It is a privilege to speak in this debate to mark this year’s International Freedom of Religion or Belief Day. I thank Jim Shannon for securing it, for his work on this issue and for the tour de force that was his speech. I will also say how much I respect every speech that has been made in the Chamber today; I agree with everything that has been said.
Let me start with some positive news. Earlier this week, Members may have heard news of a 13-year-old boy in Pakistan called Sharjeel, who was the only Christian in his class, all the other pupils being Muslim. Last week he turned off a water tap at school, for which he was beaten and expelled, on the grounds that he had polluted the water supply. Colleagues may recall the case of Asia Bibi, the wife and mother who is still in detention, some nine years on, for drinking water from a communal tap, for which she was accused of polluting the water supply.
Sharjeel’s mother went to the school to object to his treatment. She was told that he was an infidel who was only fit for cleaning latrines. How, therefore, can I say that I have some positive news? Following the concerns raised in the past few days by religious freedom activists, in Pakistan and abroad, with the authorities in Pakistan, there has been a swift response, which is very different from what happened in Asia Bibi’s case, which I hope will help that lady. In Sharjeel’s case, direct action has been taken by the Human Rights Minister in Pakistan, Dr Shireen Mazari—the head of the school has been suspended and an inquiry has been launched by the district education office.
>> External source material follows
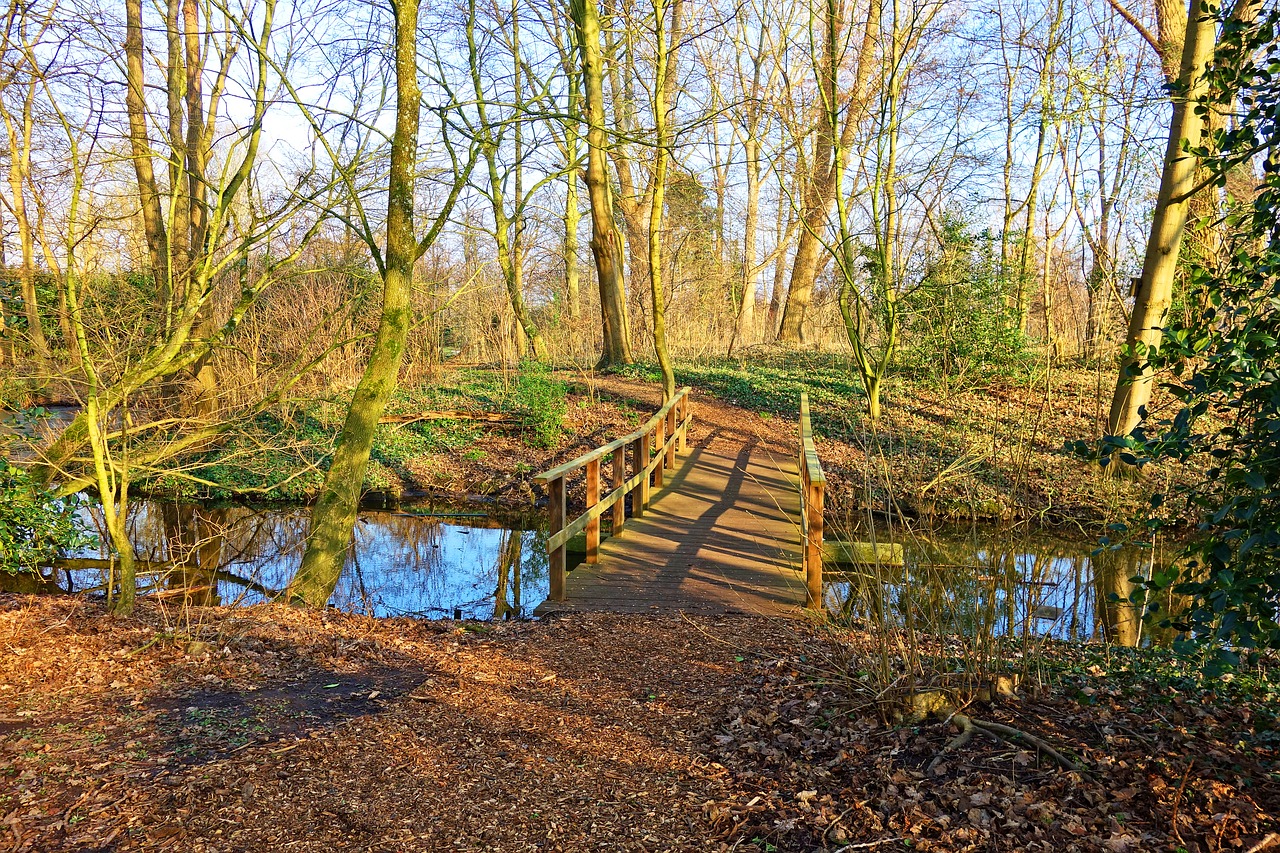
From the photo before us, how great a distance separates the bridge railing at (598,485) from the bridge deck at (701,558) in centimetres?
19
That shows that when we raise individual cases of concern, we can make a difference. Of course, we need to do more. I therefore ask the Minister to keep a watchful eye on Sharjeel’s case and to raise it as soon as he can with his counterparts in Pakistan. At the same time, may I also draw his attention to the fact that around half a billion pounds of UK aid is spent every year in Pakistan? However, there is little evidence that the aid money is being used either to prioritise freedom of religion or belief in that country or to help persecuted minorities. In Pakistan, 5% of minorities should be given proper jobs but, due to a lack of education, many members of minority groups do not qualify.
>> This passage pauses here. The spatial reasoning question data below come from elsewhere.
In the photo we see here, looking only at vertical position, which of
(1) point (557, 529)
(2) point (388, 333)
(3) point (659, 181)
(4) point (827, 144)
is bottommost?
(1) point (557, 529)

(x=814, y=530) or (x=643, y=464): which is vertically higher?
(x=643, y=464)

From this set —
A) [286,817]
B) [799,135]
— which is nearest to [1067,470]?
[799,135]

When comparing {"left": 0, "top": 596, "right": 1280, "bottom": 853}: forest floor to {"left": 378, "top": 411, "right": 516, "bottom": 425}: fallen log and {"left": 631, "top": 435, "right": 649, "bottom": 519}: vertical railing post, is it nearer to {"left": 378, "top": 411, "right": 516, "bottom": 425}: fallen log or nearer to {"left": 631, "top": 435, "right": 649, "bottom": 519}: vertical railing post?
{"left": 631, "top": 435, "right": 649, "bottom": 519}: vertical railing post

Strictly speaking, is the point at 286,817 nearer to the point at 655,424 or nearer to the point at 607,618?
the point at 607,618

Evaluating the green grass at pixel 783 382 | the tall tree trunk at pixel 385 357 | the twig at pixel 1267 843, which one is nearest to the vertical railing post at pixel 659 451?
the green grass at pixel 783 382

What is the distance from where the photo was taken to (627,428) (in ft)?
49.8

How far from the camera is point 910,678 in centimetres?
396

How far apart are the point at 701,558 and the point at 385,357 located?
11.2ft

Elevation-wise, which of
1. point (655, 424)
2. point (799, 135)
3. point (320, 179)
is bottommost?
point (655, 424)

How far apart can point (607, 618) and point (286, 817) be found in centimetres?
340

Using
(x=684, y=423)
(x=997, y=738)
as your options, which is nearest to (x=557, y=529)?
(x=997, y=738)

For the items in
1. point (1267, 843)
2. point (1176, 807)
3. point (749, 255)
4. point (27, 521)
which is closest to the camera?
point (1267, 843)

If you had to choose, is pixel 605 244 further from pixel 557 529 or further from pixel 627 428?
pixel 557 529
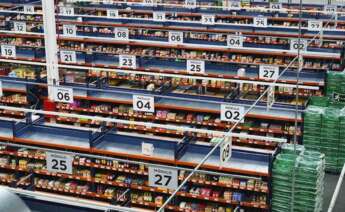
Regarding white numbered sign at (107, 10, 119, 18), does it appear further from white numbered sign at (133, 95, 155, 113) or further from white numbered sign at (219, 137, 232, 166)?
white numbered sign at (219, 137, 232, 166)

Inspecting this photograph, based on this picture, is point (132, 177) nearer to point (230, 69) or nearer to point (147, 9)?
point (230, 69)

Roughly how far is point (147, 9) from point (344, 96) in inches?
418

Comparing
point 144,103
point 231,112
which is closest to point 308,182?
point 231,112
I pay tribute to the hon. Members for Strangford and for St Helens South and Whiston (Ms Rimmer) for the work they have done, because they have not just been talking about the issue, as I am today; they actually went to Pakistan and brought back their concerns, as did Lord Alton, who has told me about the camps that many of these people are living in, because they could not support themselves. The camps lack even the most basic facilities—no running water, electricity or latrines. However, I understand from Lord Alton that no DFID staff member has ever visited the camps. May I ask the Minister to rectify that omission, in a country that receives so much UK aid?